The data:
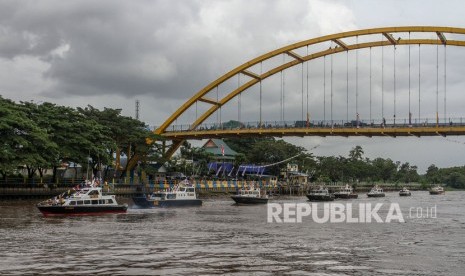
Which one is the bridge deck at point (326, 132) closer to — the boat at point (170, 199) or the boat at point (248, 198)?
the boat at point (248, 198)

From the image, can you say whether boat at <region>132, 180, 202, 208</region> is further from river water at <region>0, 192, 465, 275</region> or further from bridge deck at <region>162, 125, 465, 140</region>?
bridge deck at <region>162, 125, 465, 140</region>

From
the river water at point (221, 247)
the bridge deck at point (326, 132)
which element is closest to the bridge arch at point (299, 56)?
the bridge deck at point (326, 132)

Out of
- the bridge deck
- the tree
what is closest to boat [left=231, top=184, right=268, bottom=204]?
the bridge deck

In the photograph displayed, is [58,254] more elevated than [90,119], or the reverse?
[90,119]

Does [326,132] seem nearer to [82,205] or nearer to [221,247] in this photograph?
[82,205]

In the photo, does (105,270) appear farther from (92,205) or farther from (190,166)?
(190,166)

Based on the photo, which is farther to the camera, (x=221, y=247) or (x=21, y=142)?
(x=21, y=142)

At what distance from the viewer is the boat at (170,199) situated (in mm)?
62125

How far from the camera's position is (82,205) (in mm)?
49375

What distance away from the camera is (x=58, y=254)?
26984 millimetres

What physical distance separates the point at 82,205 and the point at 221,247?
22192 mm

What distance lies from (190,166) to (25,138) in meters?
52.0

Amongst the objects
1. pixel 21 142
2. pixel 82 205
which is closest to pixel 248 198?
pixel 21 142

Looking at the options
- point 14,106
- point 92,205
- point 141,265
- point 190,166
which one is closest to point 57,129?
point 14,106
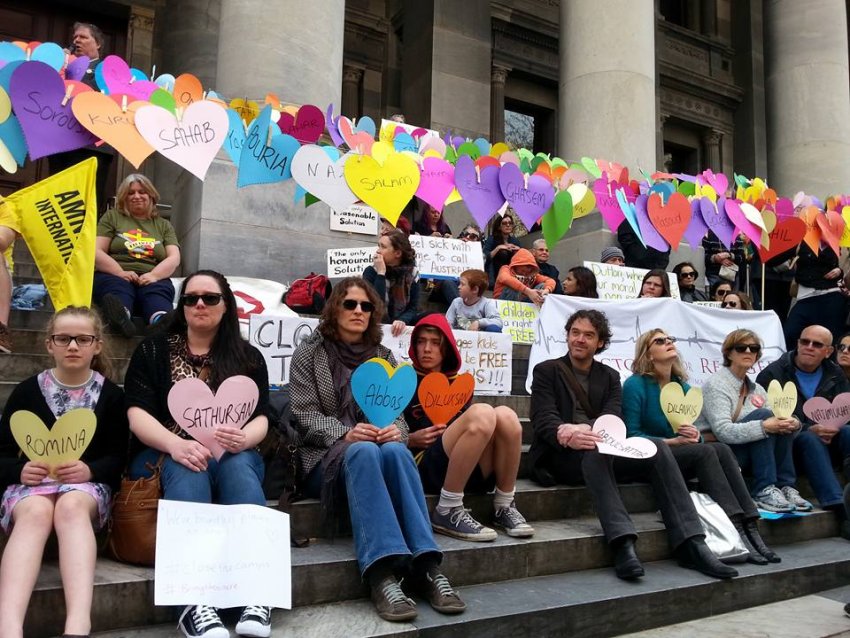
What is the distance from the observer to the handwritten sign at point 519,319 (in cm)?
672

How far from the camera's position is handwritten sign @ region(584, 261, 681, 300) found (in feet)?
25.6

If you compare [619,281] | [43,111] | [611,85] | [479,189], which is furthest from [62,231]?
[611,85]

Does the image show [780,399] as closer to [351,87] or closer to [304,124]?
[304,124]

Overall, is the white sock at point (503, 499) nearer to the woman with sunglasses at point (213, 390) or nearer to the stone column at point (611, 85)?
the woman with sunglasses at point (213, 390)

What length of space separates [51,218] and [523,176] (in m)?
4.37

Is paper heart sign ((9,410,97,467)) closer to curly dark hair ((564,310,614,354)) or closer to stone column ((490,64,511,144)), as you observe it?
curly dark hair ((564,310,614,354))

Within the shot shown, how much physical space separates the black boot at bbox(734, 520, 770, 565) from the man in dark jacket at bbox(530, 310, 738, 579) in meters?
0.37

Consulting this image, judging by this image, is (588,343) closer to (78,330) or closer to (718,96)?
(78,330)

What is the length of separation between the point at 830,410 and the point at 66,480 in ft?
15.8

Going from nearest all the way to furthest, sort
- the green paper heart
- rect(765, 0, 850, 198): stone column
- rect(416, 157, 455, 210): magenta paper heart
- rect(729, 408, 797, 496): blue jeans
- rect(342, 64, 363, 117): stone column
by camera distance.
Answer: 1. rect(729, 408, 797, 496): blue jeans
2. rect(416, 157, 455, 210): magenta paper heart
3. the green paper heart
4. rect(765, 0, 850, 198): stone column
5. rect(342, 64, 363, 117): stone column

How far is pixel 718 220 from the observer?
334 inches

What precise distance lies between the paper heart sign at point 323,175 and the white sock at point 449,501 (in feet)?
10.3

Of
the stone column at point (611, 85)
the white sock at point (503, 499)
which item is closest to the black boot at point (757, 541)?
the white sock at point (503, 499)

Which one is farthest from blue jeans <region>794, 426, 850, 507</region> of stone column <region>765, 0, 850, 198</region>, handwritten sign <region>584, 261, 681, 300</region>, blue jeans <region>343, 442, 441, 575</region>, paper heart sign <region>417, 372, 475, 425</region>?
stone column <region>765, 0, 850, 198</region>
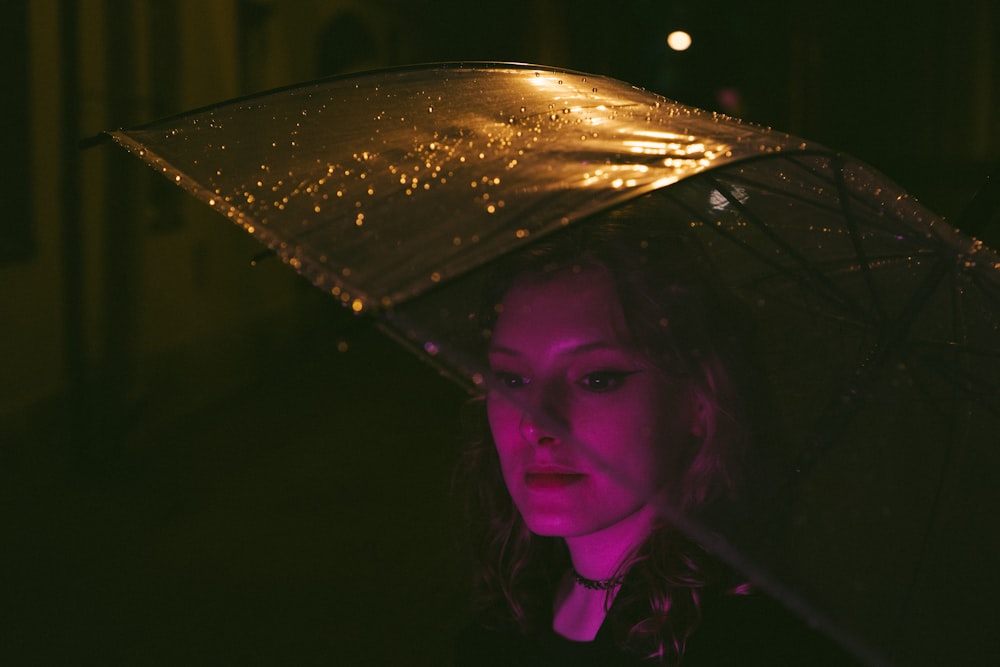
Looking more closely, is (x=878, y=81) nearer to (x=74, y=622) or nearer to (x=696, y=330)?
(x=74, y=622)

Requirements:
Set out every line of the records above as a numbered list, omitting blank lines and the pictures.

Complete output:
1. Which one is the bridge deck at point (326, 132) closer to — the boat at point (170, 199) or the boat at point (248, 198)?
2. the boat at point (248, 198)
3. From the image, can you say whether boat at <region>132, 180, 202, 208</region> is further from river water at <region>0, 192, 465, 275</region> or further from bridge deck at <region>162, 125, 465, 140</region>?
4. bridge deck at <region>162, 125, 465, 140</region>
5. From
6. the river water at point (221, 247)
7. the bridge deck at point (326, 132)
8. which element is closest to the bridge arch at point (299, 56)?
9. the bridge deck at point (326, 132)
10. Out of
11. - the bridge deck
12. - the tree
13. what is closest to boat [left=231, top=184, right=268, bottom=204]?
14. the bridge deck
15. In the photograph displayed, is [58,254] more elevated than [90,119], or the reverse?
16. [90,119]
17. Does [326,132] seem nearer to [82,205] or nearer to [221,247] in this photograph?
18. [82,205]
19. In the photo, does (105,270) appear farther from (92,205) or farther from (190,166)?
20. (190,166)
21. Based on the photo, which is farther to the camera, (x=221, y=247) or (x=21, y=142)?
22. (x=21, y=142)
23. At what distance from the viewer is the boat at (170,199) situated (in mm)?
24. 62125
25. How far from the camera's position is (82,205) (in mm)?
26. 49375
27. What distance away from the camera is (x=58, y=254)?
28. 26984 millimetres
29. What physical distance separates the point at 82,205 and the point at 221,247?
30. 22192 mm
31. What distance lies from (190,166) to (25,138) in meters?
32. 52.0
33. Amongst the objects
34. 1. pixel 21 142
35. 2. pixel 82 205
36. which is closest to pixel 248 198?
37. pixel 21 142
38. Looking at the options
39. - point 14,106
40. - point 92,205
41. - point 141,265
42. - point 190,166
43. which one is closest to point 57,129?
44. point 14,106
45. What is the distance from the observer to the handwritten sign at point 519,319 (in cm)?
46. 672
47. How far from the camera's position is handwritten sign @ region(584, 261, 681, 300) found (in feet)?
48. 25.6
49. If you compare [619,281] | [43,111] | [611,85] | [479,189], which is furthest from [62,231]?
50. [611,85]
51. Does the image show [780,399] as closer to [351,87] or closer to [304,124]?
52. [304,124]
53. Overall, is the white sock at point (503, 499) nearer to the woman with sunglasses at point (213, 390) or nearer to the stone column at point (611, 85)?
54. the woman with sunglasses at point (213, 390)
55. What length of space separates [51,218] and [523,176] (in m)?
56. 4.37
57. Is paper heart sign ((9,410,97,467)) closer to curly dark hair ((564,310,614,354)) or closer to stone column ((490,64,511,144)), as you observe it?
58. curly dark hair ((564,310,614,354))
59. Within the shot shown, how much physical space separates the black boot at bbox(734, 520, 770, 565) from the man in dark jacket at bbox(530, 310, 738, 579) in meters?
60. 0.37
61. Consulting this image, judging by this image, is (588,343) closer to (78,330) or closer to (718,96)?
62. (78,330)
63. What is the length of separation between the point at 830,410 and the point at 66,480 in ft?
64. 15.8
65. Going from nearest all the way to furthest, sort
66. - the green paper heart
67. - rect(765, 0, 850, 198): stone column
68. - rect(416, 157, 455, 210): magenta paper heart
69. - rect(729, 408, 797, 496): blue jeans
70. - rect(342, 64, 363, 117): stone column
71. by camera distance.
72. Answer: 1. rect(729, 408, 797, 496): blue jeans
73. 2. rect(416, 157, 455, 210): magenta paper heart
74. 3. the green paper heart
75. 4. rect(765, 0, 850, 198): stone column
76. 5. rect(342, 64, 363, 117): stone column
77. How far is pixel 718 220 from the observer?
78. 334 inches
79. What precise distance lies between the paper heart sign at point 323,175 and the white sock at point 449,501 (in feet)?
80. 10.3
81. Of
82. the stone column at point (611, 85)
83. the white sock at point (503, 499)
84. which item is closest to the black boot at point (757, 541)?
85. the white sock at point (503, 499)
86. Which one is farthest from blue jeans <region>794, 426, 850, 507</region> of stone column <region>765, 0, 850, 198</region>, handwritten sign <region>584, 261, 681, 300</region>, blue jeans <region>343, 442, 441, 575</region>, paper heart sign <region>417, 372, 475, 425</region>?
87. stone column <region>765, 0, 850, 198</region>
88. Looking more closely, is (x=878, y=81) nearer to (x=74, y=622) or nearer to (x=696, y=330)?
89. (x=74, y=622)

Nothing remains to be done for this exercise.